In [13], a decentralized approach is emphasized for selecting an appropriate edge-fog node to orchestrate IoT workloads. Their heuristic evaluates both application requirements and fog node conditions to identify the most suitable Fog Orchestrator Node (FON). [14] tackles the mapping challenge between end devices and edge gateways, aiming to reduce communication costs and maintain load balance. They introduce a particle swarm optimization metaheuristic where initial solutions adopt exploration or exploitation tactics. The method’s efficacy is validated through simulations. In [15], a QoE-aware placement policy for IoT applications in fog environments is proposed. Employing two fuzzy logic models, they evaluate application expectations and fog node performance and feed a linear optimization mechanism to perform the placement.

Reinforcement learning has been pivotal in resource allocation within edge-cloud domains. In [16], a state-action-reward-state-action-based deep reinforcement learning method addresses task off-loading in MEC. By modeling user requests as sub-tasks and considering execution options (nearest edge, adjacent edge, or central cloud), authors aim for reduced service delays and energy use. Authors in [4] confront a microservice coordination mechanism in mobile edge computing. With mobile users like autonomous vehicles offloading computation, the challenge is to mitigate both delay and migration costs. An optimal offline algorithm is presented, complemented by a Q-learning approach that offers near-real-time, near-optimal solutions. Further, [17] details a deep reinforcement learning strategy for microservice deployment across heterogeneous edge-cloud terrains. Viewing microservices as ordered service chains, they aim to optimize the Average Waiting Time (AWT) of these services. Finally, Yang et al. [18] approach the problem of partial-offloading of end-user applications by employing a tandem-queue system comprising edge and cloud processing. Request arrivals, service times and computation resources are considered to be stochastic parameters. A DRL agent is exploited to make the decisions of the computational speed of each queue by appropriately allocating computational resources, with an objective of avoiding resource wastage while minimizing the probability of delay-constraints violation.

▶ ENTRIES SHOWN
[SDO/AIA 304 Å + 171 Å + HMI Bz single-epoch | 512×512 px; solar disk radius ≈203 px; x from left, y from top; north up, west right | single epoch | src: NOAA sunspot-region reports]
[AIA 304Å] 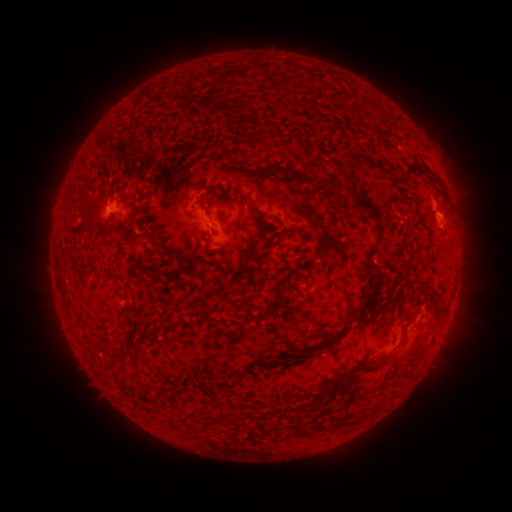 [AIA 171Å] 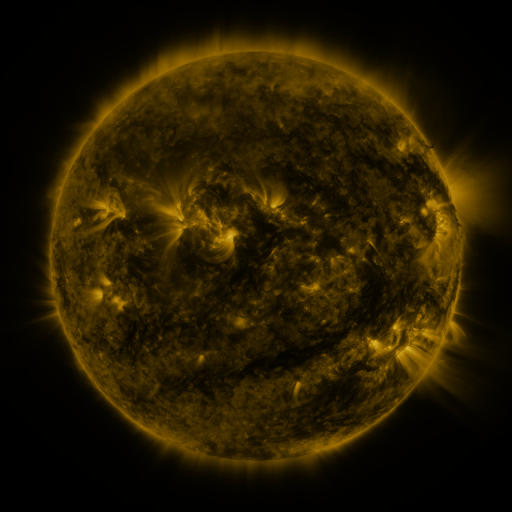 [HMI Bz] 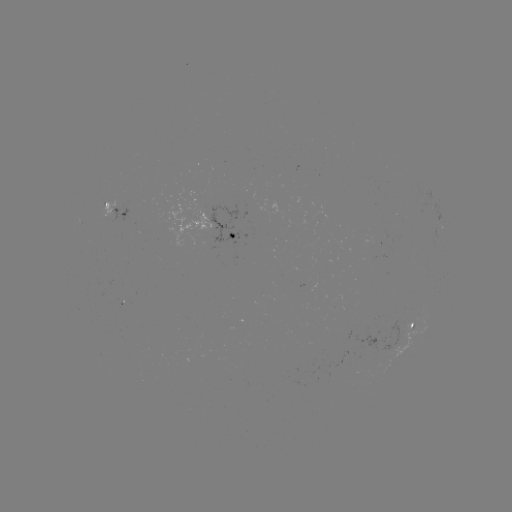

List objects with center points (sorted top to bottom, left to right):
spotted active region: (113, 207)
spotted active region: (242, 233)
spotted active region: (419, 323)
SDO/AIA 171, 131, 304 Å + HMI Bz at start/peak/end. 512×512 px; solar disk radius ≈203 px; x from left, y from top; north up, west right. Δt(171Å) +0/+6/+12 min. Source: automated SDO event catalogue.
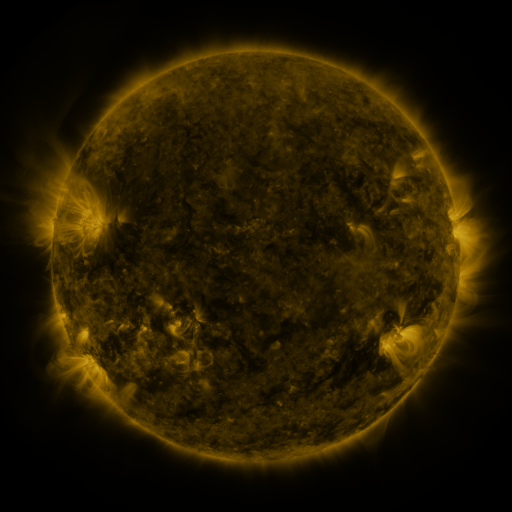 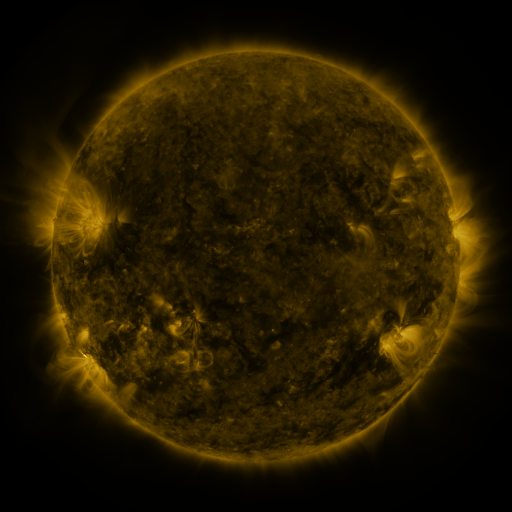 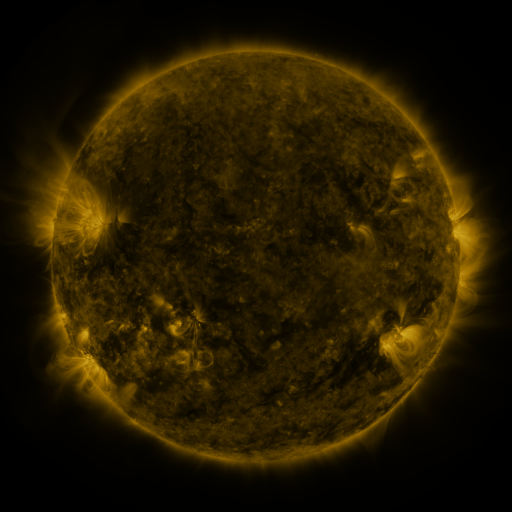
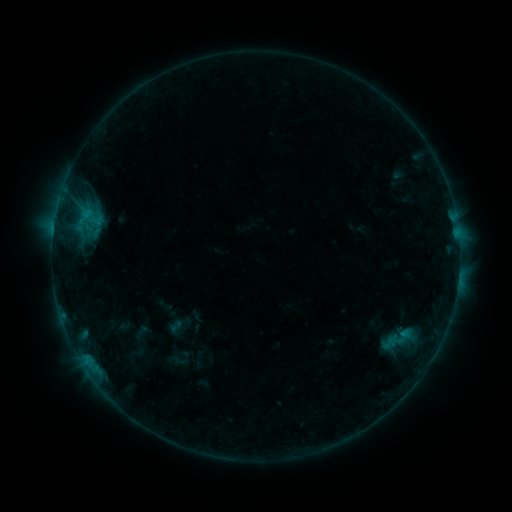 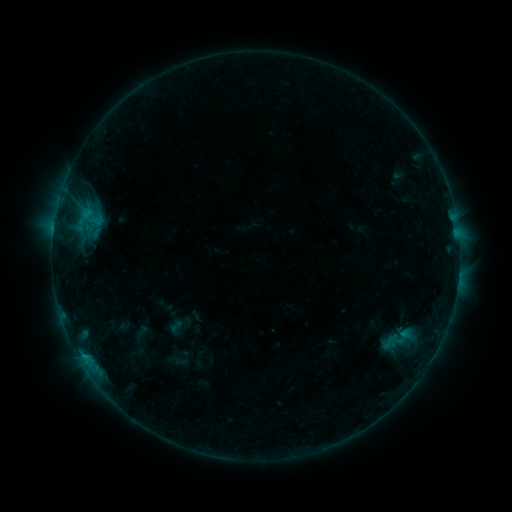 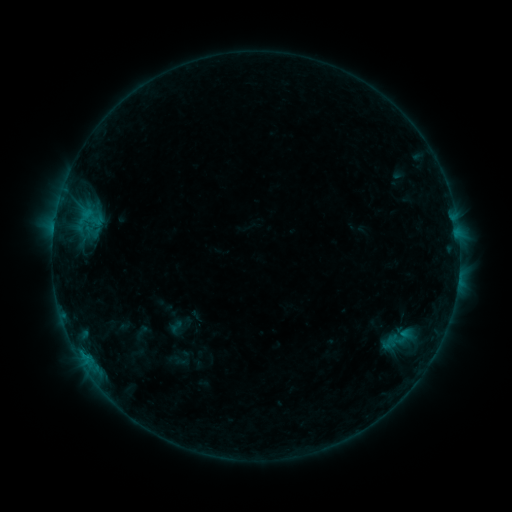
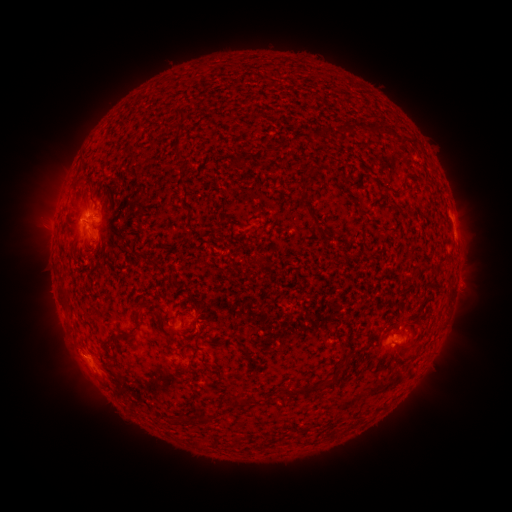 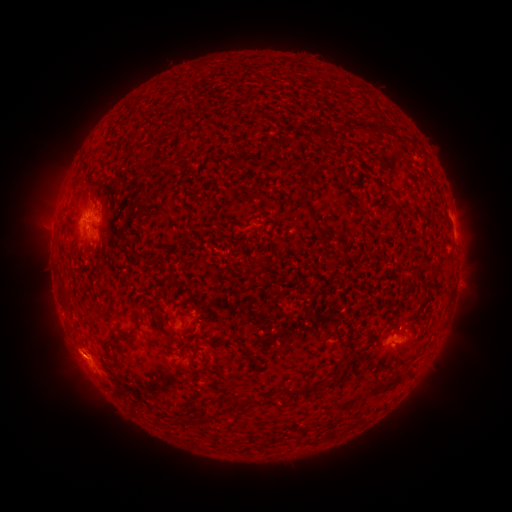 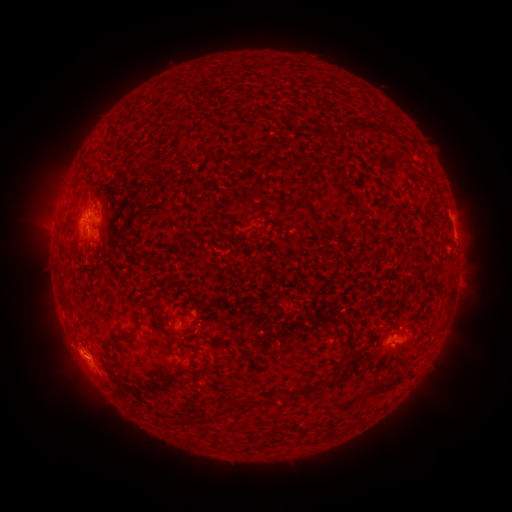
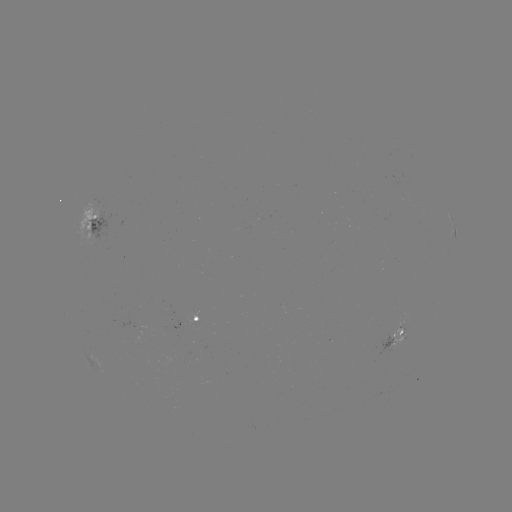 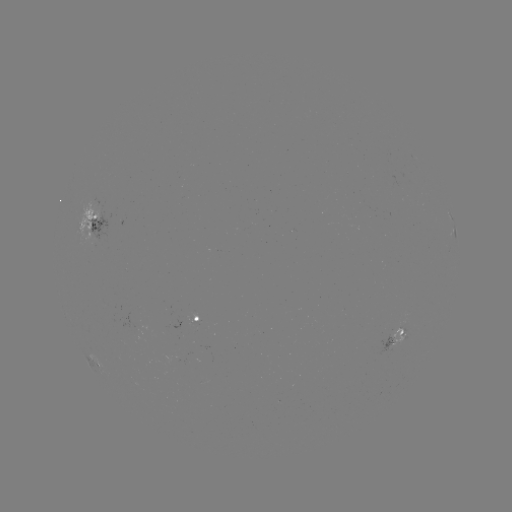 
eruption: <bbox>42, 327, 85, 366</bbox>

==

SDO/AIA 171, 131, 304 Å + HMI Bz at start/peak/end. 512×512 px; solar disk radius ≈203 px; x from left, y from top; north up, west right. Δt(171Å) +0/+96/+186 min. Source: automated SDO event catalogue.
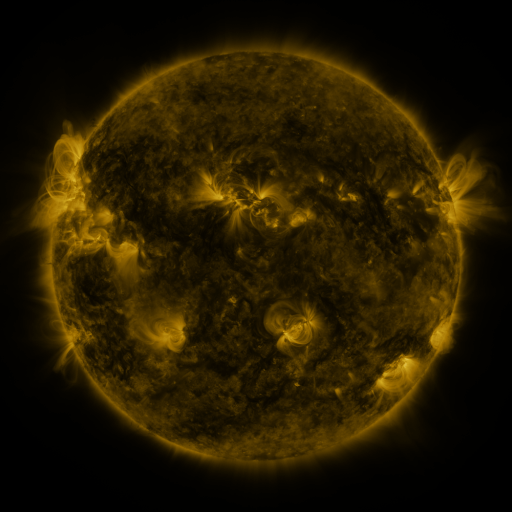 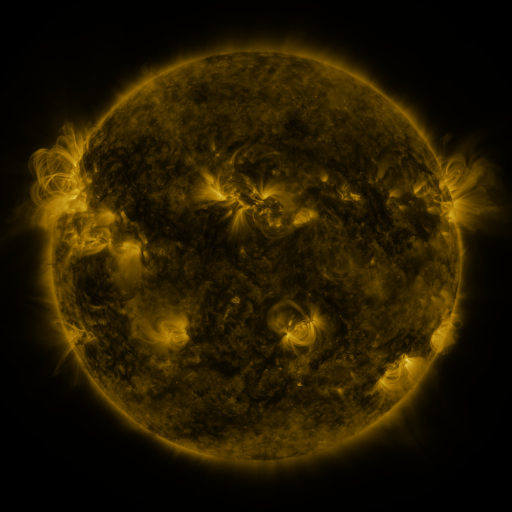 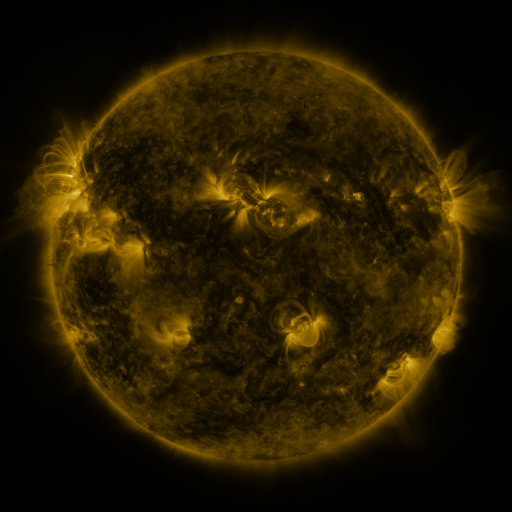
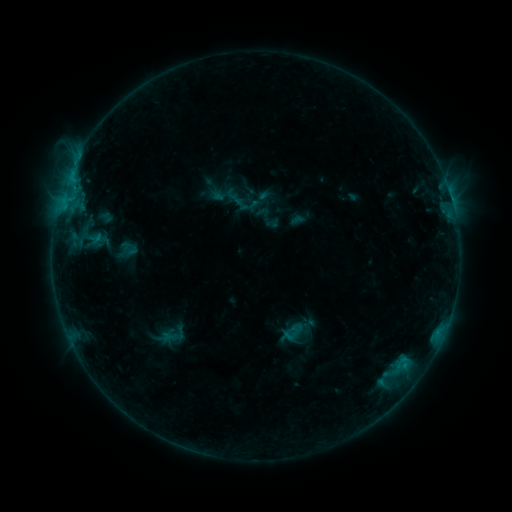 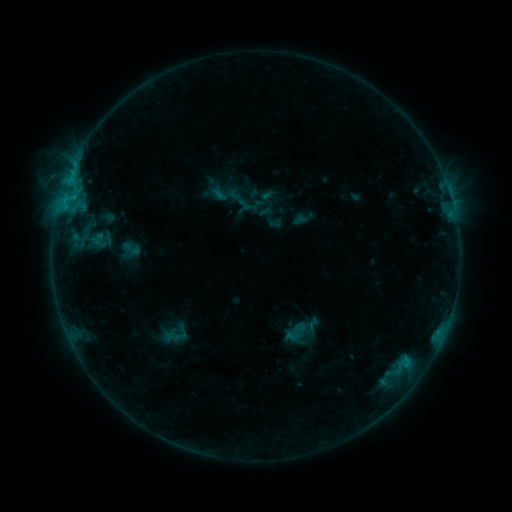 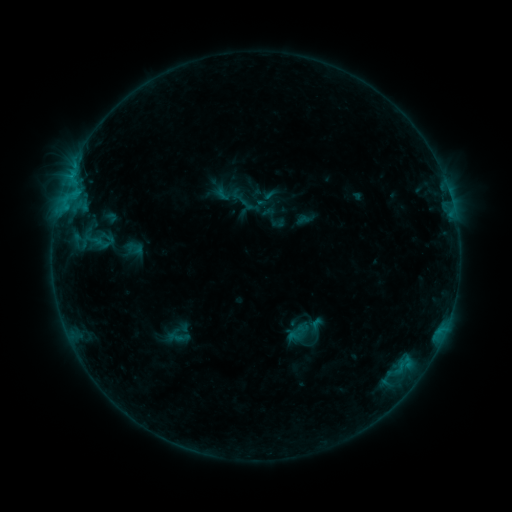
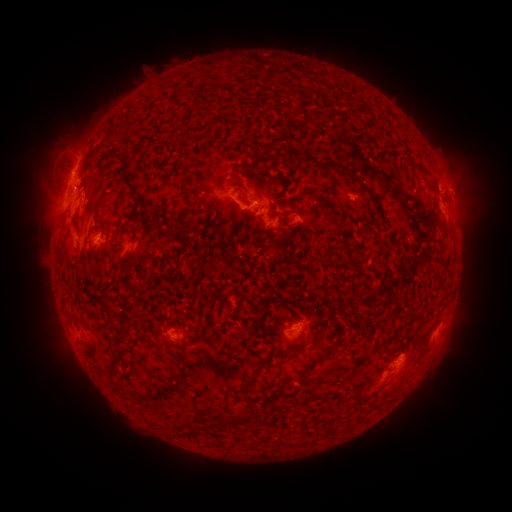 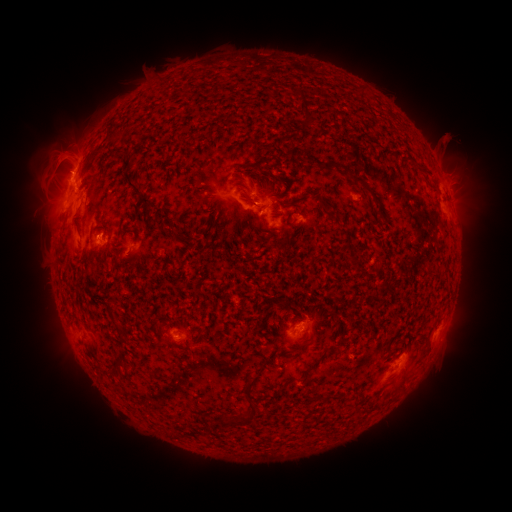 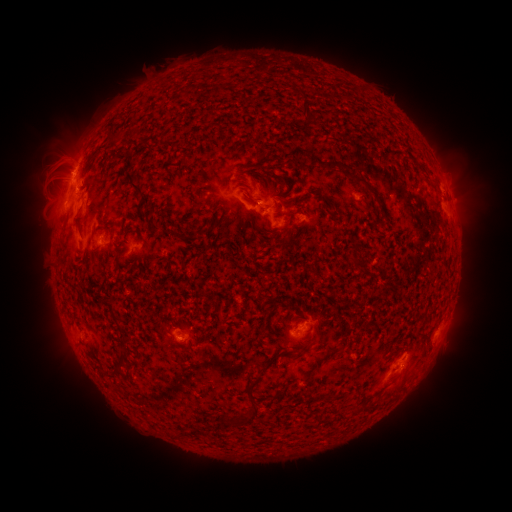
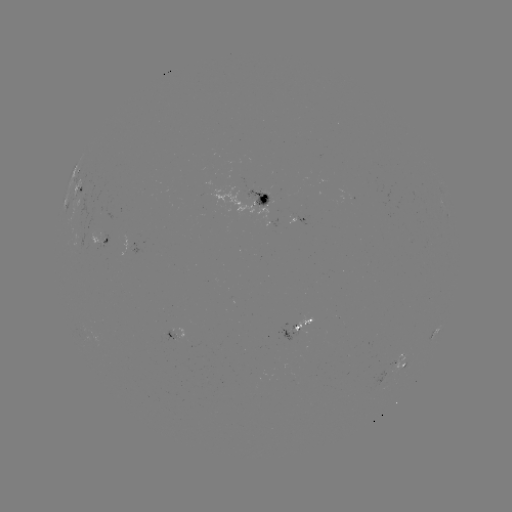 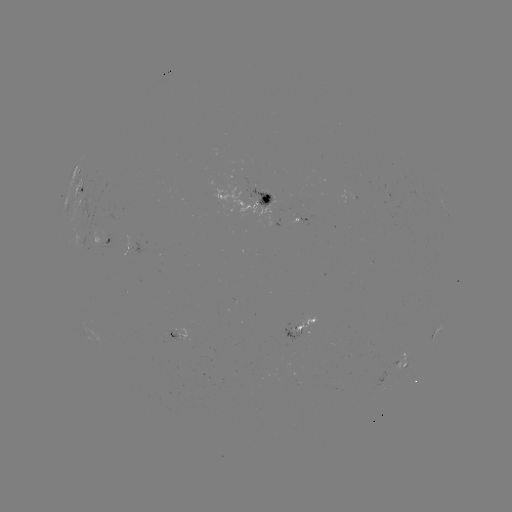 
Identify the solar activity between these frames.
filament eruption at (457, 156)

▶ REQUIREMENTS
Rewrite the part of the literature review that opens with the words containing "In [13], a decentralized" and closes with "perform the placement.", putting "edge server" wherever "fog node" appears. The material has no connection to the literature review.

▶ OUTPUT OF THE EXERCISE
In [13], a decentralized approach is emphasized for selecting an appropriate edge-edge server to orchestrate IoT workloads. Their heuristic evaluates both application requirements and edge server conditions to identify the most suitable Fog Orchestrator Node (FON). [14] tackles the mapping challenge between end devices and edge gateways, aiming to reduce communication costs and maintain load balance. They introduce a particle swarm optimization metaheuristic where initial solutions adopt exploration or exploitation tactics. The method’s efficacy is validated through simulations. In [15], a QoE-aware placement policy for IoT applications in fog environments is proposed. Employing two fuzzy logic models, they evaluate application expectations and edge server performance and feed a linear optimization mechanism to perform the placement.